T. Murx / 01.12.2024

Ich bezweifle den letzten Satz. Wenn Merkel heute ein Buch mit dem Titel “Freiheit” veröffentlicht, warum sollte Habeck in 20-25 Jahren nicht z. B. “Bescheidenheit und Demut” veröffentlichen? Schließlich ist er ein nur umständehalber verhinderter Literatur-Nobelpreisträger (siehe bei Miosga). “Denn Demut und Bescheidenheit geziemete allzeit einer jeden gehobenen Person:In im gehobenen Amte, so auch mir, ohne Scheiß.” (fiktiver Nobelpreisträger für Literatur in ungefähr 20-25 Jahren)

Wolf Köbele / 01.12.2024

Und den Vater von Friedrich II. müßten Sie auch anführen: der hat die zerrütteten Finanzen in Ordnung gebracht, keinen Krieg geführt und dennoch “Soldatenkönig” geheißen, und seine Skepsis bis Verachtung gewissen Juristen gegenüber kundgetan.  Denunziation gab es damals eher als private Angelegenheit; der Staat unterhielt keine Denunziantenstadl unter dem Tarntitel “Meldestellen” oder gar geschäftsmäßige Verfolgung auch Unschuldiger durch sich liberal nennder Minderjuristen.

Else Schrammen / 01.12.2024

Und heute sind wir von den gebildetsten und fähigsten grünen Schwarzköpfen umzingelt, die sich durch ein Echo aus der guten alten Zeit nicht aus der Ruhe und um ihre Besonnenheit bringen lassen und nicht die Schmeichler strafen, sondern den frechen und unbotsamen großen Lümmel “Volk”, der sich erdreistet, Kritik zu üben.

Marc Jenal / 01.12.2024

Die Polizei/Justiz nebst den öffentlichen Medien scheint in Teilen vorrangig der Sicherung der Herrschaft der Regierenden zu dienen, Anderes scheint teils eher zweitrangig.
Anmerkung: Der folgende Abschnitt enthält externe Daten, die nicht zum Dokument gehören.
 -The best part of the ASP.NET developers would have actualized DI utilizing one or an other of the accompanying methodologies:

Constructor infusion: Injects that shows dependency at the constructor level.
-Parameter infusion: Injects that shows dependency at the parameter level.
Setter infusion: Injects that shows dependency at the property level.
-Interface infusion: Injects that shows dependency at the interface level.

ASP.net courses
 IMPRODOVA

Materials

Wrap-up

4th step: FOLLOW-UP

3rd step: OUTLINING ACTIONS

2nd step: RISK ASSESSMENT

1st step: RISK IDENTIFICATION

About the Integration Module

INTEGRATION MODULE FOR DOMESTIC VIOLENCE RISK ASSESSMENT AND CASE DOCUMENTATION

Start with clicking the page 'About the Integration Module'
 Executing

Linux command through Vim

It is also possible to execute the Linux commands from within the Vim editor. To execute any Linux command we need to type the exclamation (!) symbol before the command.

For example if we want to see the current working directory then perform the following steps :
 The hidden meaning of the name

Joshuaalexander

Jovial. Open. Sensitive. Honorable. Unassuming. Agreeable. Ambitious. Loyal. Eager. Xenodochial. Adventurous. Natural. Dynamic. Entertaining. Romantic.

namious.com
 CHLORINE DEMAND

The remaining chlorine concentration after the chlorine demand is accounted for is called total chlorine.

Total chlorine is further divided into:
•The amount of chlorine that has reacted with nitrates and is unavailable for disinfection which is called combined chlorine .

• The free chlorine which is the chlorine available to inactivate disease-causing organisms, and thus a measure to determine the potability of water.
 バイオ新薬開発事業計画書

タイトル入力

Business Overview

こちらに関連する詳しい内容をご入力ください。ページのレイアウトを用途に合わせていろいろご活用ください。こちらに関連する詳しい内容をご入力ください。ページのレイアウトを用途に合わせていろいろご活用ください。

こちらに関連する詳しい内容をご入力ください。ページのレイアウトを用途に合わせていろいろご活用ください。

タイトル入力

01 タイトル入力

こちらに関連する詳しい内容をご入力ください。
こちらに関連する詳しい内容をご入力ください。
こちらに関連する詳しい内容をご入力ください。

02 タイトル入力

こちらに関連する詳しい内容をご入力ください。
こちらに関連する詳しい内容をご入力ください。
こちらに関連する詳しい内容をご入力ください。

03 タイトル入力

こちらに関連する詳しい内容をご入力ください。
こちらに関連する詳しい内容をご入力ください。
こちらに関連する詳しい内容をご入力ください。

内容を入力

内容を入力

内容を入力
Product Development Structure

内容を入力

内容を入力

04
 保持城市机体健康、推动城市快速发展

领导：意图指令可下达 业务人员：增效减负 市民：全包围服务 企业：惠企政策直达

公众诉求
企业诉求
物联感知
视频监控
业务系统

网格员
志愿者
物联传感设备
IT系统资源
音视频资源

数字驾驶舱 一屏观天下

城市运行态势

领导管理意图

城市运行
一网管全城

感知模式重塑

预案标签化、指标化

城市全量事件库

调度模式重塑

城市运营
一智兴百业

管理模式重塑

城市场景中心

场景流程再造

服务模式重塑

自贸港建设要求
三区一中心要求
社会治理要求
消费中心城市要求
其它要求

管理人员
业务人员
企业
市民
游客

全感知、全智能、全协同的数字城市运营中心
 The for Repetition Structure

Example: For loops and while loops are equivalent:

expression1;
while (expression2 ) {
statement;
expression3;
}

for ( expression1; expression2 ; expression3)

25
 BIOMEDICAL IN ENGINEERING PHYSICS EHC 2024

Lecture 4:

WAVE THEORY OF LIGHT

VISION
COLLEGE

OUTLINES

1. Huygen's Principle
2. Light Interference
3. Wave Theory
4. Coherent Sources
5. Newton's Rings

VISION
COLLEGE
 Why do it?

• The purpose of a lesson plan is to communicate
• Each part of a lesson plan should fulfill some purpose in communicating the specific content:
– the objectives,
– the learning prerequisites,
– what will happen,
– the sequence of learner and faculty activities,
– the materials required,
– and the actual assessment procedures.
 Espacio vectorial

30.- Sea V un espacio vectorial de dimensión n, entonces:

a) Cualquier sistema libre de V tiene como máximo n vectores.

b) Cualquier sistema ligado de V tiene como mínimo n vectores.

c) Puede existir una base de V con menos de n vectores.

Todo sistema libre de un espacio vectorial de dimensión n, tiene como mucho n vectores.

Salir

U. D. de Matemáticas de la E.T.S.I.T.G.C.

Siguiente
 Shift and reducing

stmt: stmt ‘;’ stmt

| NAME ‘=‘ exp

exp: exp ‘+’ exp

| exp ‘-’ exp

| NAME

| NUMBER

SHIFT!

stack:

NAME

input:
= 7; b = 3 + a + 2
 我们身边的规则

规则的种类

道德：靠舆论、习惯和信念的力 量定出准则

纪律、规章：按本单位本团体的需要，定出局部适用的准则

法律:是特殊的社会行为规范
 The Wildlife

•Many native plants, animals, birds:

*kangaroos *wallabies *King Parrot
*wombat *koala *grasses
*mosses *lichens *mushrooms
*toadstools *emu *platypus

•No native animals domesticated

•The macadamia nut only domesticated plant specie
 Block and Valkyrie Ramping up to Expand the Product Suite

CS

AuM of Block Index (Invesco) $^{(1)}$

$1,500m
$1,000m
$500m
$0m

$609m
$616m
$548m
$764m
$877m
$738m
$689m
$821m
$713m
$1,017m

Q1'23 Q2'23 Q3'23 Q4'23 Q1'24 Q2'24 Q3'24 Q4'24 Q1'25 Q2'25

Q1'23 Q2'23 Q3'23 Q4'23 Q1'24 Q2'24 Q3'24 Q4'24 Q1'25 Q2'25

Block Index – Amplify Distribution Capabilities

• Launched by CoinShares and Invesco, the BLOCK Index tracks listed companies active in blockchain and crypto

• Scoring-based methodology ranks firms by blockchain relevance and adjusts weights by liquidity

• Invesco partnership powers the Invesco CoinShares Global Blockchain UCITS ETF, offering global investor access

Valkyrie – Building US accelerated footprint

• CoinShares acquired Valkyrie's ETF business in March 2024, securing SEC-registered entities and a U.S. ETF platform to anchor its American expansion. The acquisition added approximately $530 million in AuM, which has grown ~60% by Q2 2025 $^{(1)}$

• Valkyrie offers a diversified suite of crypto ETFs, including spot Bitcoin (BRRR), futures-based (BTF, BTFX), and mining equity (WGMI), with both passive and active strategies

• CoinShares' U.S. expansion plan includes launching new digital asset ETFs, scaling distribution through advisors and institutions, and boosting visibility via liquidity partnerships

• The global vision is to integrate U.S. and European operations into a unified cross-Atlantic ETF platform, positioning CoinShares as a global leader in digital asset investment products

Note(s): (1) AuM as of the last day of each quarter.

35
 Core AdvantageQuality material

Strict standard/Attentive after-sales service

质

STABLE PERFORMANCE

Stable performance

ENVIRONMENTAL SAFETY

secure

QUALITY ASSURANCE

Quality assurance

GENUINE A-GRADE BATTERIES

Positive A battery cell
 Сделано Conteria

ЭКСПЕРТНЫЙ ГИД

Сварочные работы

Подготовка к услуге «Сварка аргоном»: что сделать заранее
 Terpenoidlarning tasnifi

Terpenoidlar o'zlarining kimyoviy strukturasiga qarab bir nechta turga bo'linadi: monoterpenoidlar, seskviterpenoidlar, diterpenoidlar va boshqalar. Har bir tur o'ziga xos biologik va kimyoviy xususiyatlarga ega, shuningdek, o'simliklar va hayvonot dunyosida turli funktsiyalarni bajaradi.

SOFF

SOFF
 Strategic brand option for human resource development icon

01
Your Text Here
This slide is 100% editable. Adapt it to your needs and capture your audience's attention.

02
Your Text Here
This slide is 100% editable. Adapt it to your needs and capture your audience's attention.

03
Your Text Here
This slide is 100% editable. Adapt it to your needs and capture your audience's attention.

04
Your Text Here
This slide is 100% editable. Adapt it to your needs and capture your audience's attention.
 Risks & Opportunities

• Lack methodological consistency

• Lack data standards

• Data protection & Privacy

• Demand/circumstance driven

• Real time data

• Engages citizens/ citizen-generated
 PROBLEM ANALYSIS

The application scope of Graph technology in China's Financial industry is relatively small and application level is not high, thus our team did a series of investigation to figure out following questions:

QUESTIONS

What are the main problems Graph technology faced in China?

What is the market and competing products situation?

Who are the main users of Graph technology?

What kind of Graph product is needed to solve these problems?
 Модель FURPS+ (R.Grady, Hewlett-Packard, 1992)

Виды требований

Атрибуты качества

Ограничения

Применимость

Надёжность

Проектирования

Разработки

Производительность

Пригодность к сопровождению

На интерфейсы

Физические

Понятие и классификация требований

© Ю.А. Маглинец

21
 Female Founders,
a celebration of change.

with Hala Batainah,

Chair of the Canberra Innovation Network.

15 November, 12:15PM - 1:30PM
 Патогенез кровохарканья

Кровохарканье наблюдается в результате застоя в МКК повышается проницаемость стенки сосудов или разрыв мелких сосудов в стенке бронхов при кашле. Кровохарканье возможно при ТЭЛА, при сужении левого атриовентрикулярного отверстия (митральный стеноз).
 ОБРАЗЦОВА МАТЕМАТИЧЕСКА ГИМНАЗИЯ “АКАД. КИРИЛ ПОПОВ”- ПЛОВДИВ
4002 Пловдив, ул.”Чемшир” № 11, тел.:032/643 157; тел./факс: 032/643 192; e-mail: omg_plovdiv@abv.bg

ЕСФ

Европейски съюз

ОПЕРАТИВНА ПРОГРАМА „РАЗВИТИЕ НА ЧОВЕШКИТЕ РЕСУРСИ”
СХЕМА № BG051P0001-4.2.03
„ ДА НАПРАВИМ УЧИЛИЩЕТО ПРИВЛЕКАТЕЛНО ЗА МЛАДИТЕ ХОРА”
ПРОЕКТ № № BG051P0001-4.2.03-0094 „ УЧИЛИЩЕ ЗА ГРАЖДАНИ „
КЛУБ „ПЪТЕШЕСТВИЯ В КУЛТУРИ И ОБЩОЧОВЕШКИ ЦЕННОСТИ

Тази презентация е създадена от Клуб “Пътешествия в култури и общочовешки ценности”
In Esslingen gab es den Fall, in welchem glaubwürdig Morddrohungen gegen eine Vermieter und dessen Verwandte geäussert und ihm scheinbar vom Drohenden Waffen und Brandsätze gezeigt wurden. Die Polizei/Justiz hatte scheinbar Anderes zu tun (gemäss reitschuster.de). Resultat: Des Vermieters Sohn ist nun tot, seine Verlobte erlitt schwerste Brandverletzungen. Hätte der Vermieter statt eine Morddrohung besser Gigi DˋAgostino-Musik, das Rufen rechter Parolen oder Regierungskritik/Beleidigungen gemeldet, dann hätte es vielleicht geklappt mit einer Hausdurchsuchung, die Brandsätze wären vielleicht sichergestellt und der Sohn noch am Leben. Wie lange kann man, falls das stimmt, eine solche Prioritätensetzung aufrecht erhalten?